### WRITTEN REQUEST
Reproduce the records below, starting at the line containing "From a camera-distance" and ending with the line containing "point 67,228, point 265,191, point 255,162", with "green foliage" swapped for "green leaves" and everything else unchanged. Give only those lines.

### PROVIDED RECORDS
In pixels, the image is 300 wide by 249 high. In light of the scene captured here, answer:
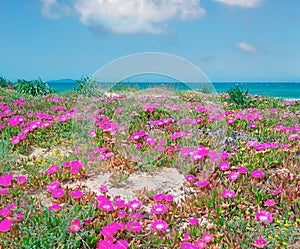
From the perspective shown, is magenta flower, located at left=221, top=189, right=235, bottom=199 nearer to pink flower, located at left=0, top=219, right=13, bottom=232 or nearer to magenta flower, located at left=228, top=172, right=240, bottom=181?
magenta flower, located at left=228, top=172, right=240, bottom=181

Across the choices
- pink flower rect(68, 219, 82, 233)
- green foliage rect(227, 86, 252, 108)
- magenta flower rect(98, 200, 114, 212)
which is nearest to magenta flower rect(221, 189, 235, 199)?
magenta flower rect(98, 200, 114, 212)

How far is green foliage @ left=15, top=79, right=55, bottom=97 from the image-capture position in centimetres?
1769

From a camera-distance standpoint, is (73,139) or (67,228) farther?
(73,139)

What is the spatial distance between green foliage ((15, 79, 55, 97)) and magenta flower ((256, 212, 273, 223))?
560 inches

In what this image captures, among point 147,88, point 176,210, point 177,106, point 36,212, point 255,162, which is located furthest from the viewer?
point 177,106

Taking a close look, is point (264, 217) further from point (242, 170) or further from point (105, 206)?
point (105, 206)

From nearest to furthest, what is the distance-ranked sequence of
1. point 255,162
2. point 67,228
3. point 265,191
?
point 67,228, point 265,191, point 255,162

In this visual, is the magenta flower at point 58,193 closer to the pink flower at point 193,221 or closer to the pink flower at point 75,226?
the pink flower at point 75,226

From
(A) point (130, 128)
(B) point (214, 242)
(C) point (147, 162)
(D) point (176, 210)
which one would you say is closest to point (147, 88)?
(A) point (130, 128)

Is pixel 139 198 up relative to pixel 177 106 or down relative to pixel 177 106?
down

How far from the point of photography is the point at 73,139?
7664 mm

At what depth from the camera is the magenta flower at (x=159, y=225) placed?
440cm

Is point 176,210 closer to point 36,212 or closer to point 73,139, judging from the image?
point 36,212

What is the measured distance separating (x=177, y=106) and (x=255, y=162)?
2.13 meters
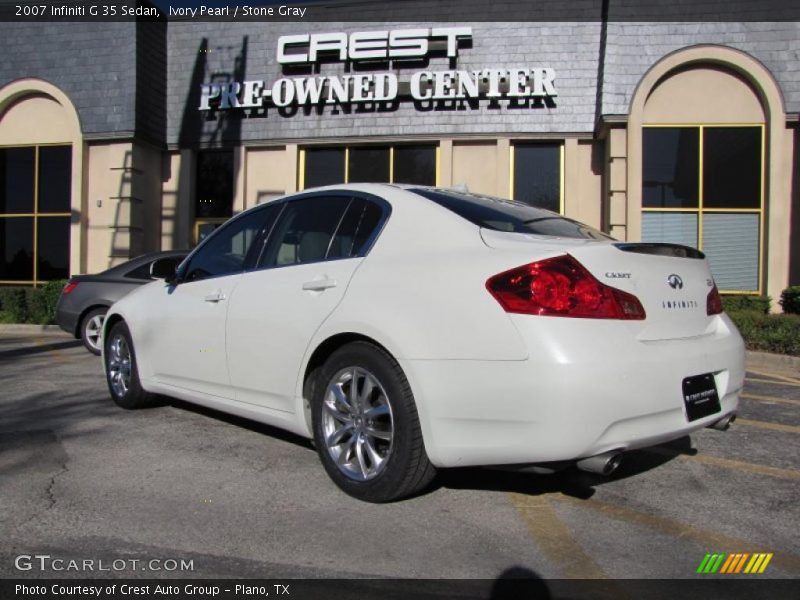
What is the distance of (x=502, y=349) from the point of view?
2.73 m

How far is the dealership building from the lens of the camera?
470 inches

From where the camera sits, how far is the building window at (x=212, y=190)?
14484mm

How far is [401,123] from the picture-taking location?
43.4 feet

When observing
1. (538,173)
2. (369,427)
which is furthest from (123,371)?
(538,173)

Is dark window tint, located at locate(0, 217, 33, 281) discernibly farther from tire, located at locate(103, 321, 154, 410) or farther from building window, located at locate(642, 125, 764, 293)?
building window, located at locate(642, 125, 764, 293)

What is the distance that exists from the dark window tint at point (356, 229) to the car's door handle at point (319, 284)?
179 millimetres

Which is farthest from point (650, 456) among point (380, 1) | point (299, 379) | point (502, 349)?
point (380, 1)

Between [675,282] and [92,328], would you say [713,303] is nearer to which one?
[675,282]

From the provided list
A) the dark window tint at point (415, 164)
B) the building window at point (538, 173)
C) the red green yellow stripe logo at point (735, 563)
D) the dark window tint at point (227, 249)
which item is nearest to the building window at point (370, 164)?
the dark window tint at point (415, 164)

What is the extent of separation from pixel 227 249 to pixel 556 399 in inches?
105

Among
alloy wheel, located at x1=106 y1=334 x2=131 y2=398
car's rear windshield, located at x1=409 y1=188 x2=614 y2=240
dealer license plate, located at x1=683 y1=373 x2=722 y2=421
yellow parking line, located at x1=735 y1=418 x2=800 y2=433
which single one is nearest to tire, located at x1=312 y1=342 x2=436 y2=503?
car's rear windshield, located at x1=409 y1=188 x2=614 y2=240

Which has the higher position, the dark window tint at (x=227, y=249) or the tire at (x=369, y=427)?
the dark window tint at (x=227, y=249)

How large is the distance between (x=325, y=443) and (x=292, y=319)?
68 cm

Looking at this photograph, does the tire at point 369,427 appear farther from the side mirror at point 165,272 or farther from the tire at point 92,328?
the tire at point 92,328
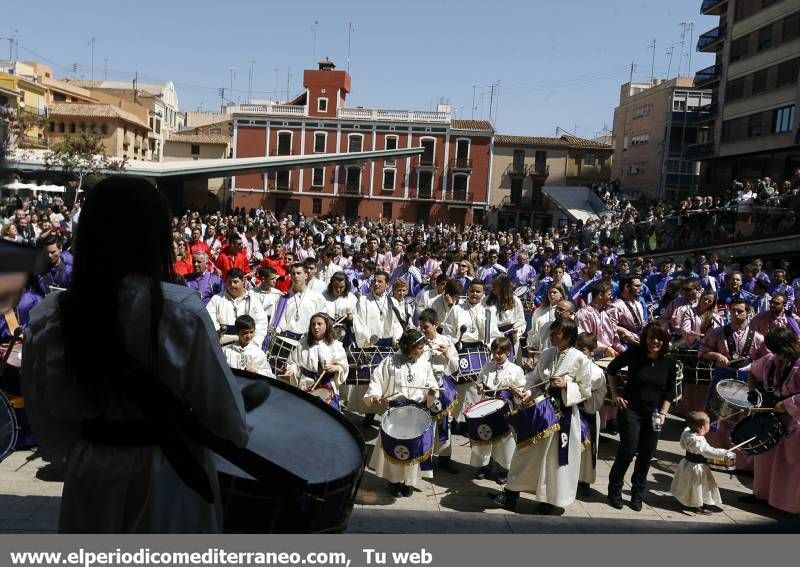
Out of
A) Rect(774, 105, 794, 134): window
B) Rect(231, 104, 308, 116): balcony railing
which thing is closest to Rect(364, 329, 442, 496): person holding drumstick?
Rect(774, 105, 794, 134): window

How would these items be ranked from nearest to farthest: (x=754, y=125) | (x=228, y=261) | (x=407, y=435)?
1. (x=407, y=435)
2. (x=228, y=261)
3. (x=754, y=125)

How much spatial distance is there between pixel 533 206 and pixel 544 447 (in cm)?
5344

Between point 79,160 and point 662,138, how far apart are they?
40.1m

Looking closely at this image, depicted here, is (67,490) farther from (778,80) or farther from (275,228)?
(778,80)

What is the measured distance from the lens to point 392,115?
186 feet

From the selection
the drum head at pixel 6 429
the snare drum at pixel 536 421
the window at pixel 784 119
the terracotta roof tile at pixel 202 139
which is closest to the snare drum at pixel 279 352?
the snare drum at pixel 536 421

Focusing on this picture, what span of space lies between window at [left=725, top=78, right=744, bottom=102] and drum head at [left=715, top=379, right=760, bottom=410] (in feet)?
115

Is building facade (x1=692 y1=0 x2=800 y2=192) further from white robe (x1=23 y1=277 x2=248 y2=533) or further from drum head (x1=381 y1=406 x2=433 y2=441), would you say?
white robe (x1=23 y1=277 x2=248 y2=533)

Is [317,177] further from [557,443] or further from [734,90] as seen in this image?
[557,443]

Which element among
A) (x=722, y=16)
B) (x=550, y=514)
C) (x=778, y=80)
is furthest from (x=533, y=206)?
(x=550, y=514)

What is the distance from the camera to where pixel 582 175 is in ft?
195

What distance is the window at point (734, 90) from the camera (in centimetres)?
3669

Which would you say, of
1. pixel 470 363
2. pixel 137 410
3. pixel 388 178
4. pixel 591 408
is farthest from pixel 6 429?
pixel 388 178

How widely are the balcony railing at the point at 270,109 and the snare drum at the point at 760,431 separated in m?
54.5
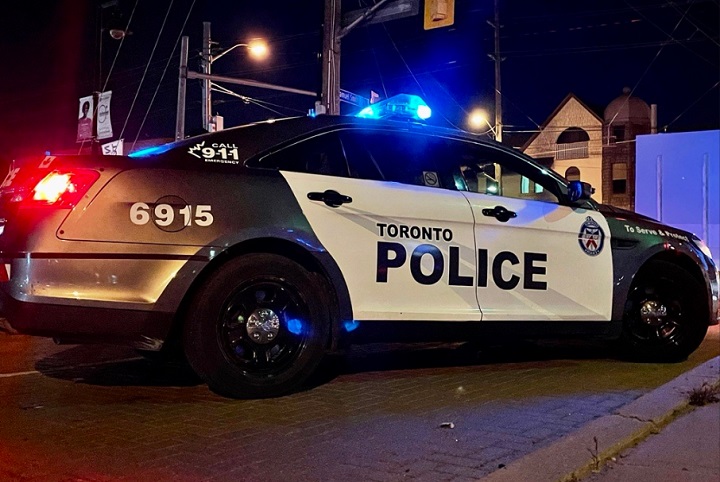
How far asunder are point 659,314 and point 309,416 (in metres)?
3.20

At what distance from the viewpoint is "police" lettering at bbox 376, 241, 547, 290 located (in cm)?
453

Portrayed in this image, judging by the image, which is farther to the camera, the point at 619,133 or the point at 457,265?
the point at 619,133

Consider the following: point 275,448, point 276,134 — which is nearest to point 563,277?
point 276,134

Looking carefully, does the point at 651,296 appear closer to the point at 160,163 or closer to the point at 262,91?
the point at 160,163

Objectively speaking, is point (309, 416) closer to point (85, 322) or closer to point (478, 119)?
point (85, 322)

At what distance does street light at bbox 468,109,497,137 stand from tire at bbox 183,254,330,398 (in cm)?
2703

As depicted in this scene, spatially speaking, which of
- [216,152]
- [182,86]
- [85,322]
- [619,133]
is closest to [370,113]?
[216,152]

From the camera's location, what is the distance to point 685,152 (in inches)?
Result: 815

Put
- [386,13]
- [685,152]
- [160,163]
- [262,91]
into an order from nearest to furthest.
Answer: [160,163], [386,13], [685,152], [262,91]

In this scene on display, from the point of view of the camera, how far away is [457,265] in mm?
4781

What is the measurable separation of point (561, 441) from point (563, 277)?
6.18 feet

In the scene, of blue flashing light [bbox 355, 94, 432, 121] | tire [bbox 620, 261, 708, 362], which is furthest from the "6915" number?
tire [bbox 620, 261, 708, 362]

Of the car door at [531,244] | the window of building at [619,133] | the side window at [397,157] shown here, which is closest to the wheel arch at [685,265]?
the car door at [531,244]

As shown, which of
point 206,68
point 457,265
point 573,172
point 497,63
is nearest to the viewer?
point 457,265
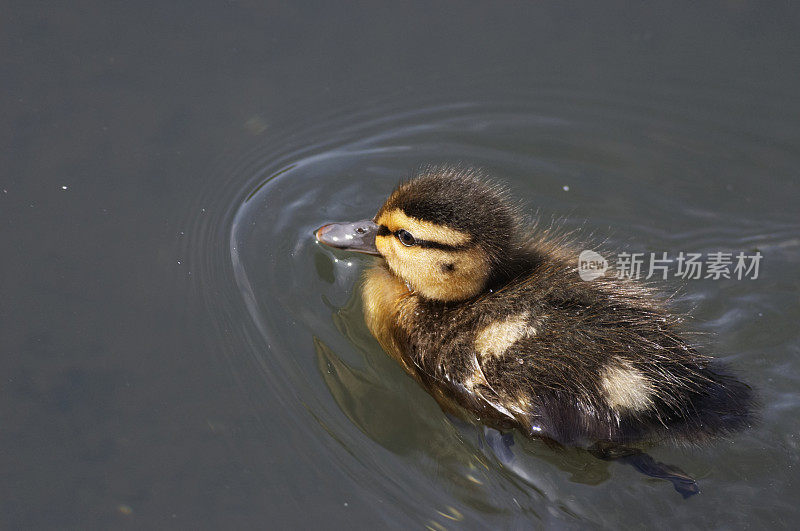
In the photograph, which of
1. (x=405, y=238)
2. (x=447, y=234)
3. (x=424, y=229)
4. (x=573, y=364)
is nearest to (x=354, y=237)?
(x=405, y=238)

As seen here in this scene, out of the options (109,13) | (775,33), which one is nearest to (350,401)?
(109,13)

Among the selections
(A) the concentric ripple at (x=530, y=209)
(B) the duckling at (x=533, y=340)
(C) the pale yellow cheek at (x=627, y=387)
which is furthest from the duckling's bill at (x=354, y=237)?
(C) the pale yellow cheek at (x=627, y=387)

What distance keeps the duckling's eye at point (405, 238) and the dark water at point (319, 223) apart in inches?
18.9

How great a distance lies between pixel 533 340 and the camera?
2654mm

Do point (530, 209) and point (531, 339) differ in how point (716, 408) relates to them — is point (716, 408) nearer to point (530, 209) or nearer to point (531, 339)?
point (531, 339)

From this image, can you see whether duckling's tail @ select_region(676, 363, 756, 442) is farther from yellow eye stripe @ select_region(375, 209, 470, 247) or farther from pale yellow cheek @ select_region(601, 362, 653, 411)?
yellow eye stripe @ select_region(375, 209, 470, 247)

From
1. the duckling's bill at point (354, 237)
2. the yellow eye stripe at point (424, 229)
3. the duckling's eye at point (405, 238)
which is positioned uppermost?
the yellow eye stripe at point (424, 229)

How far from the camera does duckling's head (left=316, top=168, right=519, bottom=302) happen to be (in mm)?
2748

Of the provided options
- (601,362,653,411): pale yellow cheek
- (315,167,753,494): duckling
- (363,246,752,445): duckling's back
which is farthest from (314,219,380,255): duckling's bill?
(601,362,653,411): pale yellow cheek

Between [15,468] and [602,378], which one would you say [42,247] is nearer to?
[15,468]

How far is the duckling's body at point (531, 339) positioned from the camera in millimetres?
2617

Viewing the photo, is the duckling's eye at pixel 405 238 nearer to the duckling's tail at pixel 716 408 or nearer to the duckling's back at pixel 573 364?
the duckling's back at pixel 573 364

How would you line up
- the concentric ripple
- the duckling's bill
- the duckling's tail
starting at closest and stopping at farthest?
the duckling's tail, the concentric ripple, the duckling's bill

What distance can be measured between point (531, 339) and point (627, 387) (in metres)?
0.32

### EXERCISE ANSWER
From a camera-distance standpoint, is (73,139) or (67,228) farther?
(73,139)

What is the spatial distance between green leaves ((15, 79, 55, 97)) and magenta flower ((256, 212, 273, 223))?
560 inches

In what this image captures, among point 147,88, point 176,210, point 177,106, point 36,212, point 255,162, which is located furthest from the viewer?
point 177,106

Taking a close look, is point (264, 217) further from point (242, 170) or further from point (105, 206)?
point (105, 206)

From nearest to furthest, what is the distance-ranked sequence of
1. point 255,162
2. point 67,228
3. point 265,191
?
point 67,228, point 265,191, point 255,162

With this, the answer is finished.